Given my rather uninitiated knowledge of object recognition, I googled the best frameworks for these problems. I landed on https://yolov8.com/ which seemed promising given its popularity in searches, and it appeared to outperform other methods while still being actively developed.
The main problem is that the sample job listing provided such few images for training. We ultimately wanted objection recognition on the screen images and then a print out of the objects list.
I was only provided 4 screen images and a handful of images with singular icons. I wanted to keep 2 images for training, 1 for validation (parameter fine-tuning), and 1 for holdout testing. So I carefully selected the 2 screen images for training that had each possible icon and took screenshots of each icon within the images. I did the same for the image in the validation set. I then used labelimg to label the images within the separate screenshots, and then also to label each icon in the holistic screen images. We initiated the model from the base yolov8s model and fine-tuned the model on the available image set. The result on the holdout test image was promising. I'm not sure of the image post-processing that made it appear more like a negative, but it worked reasonably well.

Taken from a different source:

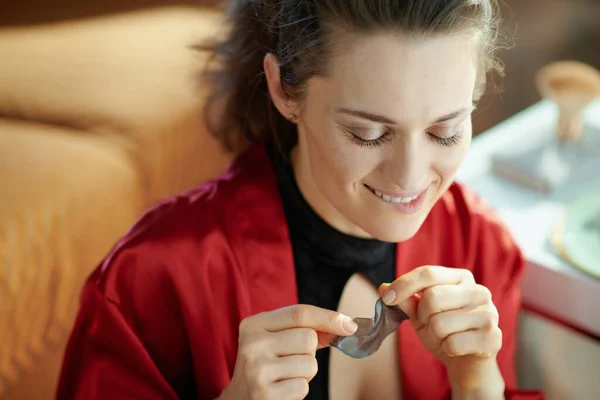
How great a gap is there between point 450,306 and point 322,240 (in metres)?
0.22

This was an interesting exercise in building an obviously overfit model for this specific task given the really limited training data. I initially only trained the model on the few single icons for too few epochs, and it returned nothing. However, it improved once I added the additional screenshotted icons from the screen composites. I also managed to improve performance by reducing the transformations. Typically, we want to transform the objects via rotation, reflection, etc. to prevent overwriting. But I knew additional constraints of the task such as the fact that we would never pass an upside or reflected "princess" image. It was a quick and nifty project that I can see actually being useful to know in the future.